English historian and professor (born 1967)

Malcolm John Gaskill (born 22 April 1967) is an English academic historian and writer on crime, magic, witchcraft, spiritualism, and the supernatural. Gaskill was a professor in the history department of the University of East Anglia from 2011 until 2020, when he retired from teaching to give more time to writing. In recent years, he has been interested in the history of war and memory, often seen from a personal angle.

==Early life==
Born in Suffolk, Gaskill grew up in Kent. He was educated at Rainham Mark Grammar School and Robinson College, Cambridge, where he read History. He was subsequently awarded a PhD at Jesus College, Cambridge, with a thesis on attitudes to crime in early modern England supervised by Keith Wrightson.

==Career==
Gaskill was briefly at Keele University as a lecturer for the year 1993–1994, and then at Queen's University Belfast for the next academic year, before spending four years at Anglia Ruskin University. After that, he joined Churchill College, Cambridge, as a fellow and as Director of History Studies.
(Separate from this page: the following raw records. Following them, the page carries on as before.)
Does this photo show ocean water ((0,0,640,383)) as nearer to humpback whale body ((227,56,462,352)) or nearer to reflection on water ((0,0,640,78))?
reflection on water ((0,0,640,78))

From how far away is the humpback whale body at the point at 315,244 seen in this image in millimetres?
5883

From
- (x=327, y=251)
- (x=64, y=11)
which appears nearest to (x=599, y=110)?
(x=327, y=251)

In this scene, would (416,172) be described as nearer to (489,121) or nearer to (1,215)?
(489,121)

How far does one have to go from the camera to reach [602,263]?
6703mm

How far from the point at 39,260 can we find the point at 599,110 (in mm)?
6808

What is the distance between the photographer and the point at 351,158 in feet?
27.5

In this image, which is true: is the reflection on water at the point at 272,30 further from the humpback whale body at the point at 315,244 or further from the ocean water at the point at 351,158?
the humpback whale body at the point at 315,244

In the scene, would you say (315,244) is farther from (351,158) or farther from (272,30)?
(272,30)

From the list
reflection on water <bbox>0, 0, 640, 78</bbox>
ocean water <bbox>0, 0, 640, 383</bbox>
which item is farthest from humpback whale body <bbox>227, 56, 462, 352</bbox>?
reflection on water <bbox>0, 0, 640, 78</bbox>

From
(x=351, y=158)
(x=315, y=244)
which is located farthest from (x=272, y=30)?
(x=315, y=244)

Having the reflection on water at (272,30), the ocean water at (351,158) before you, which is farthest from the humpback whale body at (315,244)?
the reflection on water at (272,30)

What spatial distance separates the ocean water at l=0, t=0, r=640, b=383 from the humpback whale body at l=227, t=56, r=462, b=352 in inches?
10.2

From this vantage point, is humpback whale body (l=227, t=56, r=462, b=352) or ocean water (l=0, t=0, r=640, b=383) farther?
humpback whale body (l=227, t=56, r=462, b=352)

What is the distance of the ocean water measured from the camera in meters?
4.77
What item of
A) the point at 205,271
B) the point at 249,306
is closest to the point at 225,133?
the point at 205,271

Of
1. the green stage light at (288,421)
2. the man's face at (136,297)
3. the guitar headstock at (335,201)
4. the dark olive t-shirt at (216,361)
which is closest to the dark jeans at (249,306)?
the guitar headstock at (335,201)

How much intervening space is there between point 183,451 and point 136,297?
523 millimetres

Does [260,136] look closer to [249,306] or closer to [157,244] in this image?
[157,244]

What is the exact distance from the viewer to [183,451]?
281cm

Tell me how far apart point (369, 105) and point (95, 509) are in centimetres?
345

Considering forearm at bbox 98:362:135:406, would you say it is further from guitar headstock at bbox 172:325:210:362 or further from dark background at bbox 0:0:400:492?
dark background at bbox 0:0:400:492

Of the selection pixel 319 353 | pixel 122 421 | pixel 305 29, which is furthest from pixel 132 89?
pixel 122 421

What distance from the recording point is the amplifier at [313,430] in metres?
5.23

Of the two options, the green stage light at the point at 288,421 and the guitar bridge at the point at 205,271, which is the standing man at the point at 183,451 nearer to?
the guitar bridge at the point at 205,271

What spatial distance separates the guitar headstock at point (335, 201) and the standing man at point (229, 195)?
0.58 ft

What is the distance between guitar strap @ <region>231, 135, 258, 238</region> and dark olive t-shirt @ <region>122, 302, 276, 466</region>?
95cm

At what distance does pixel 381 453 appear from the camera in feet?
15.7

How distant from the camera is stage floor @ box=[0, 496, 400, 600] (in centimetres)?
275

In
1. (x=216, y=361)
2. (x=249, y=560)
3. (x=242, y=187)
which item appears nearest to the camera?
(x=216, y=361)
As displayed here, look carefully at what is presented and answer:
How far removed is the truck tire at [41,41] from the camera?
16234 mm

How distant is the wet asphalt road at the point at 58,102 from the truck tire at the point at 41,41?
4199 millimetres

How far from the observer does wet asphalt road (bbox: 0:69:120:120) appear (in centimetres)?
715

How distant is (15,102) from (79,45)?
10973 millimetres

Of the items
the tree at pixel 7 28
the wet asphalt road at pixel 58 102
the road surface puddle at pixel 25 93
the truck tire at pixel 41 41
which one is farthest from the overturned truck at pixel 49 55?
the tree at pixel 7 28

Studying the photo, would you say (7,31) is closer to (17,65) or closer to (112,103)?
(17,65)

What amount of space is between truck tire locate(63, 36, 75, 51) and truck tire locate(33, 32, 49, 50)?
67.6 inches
In 2007, he transferred as a lecturer to the School of History of the University of East Anglia, where he was appointed as a professor in 2011.

In 2010, he was a visiting fellow in North American studies at the British Library, while researching his book Between Two Worlds.

Gaskill's academic interests are in the cultural and social history of Britain and North America, especially the history of crime, magic, and witchcraft, between 1500 and 1800, and in 20th-century spiritualism and supernatural phenomena, with a focus on psychical research from 1920 to 1950. He has written chiefly about the history of witchcraft and witch-hunts.

His book Witchfinders: a Seventeenth-Century English Tragedy (2006) is a study of the witch-hunts of 1645–1647 in East Anglia.

While at the University of East Anglia, Gaskill was available to supervise research students interested in social and cultural history in the early modern period in England, especially on topics related to witchcraft and mentalities.

The New York Times called Gaskill's The Ruin of All Witches (2021), about a real life witch hunt in Springfield, Massachusetts, "a riveting history of life in a 17th-century New England frontier town", noting that a man's nightmare had led to his being accused of witchcraft, flowing out of the colonists' isolation stress, disease, and death.

In 2022, the book was shortlisted for a Wolfson History Prize, with the judges calling it "a riveting micro-history, brilliantly set within the broader cultural and social history of witchcraft". By this time, Gaskill was a full-time writer.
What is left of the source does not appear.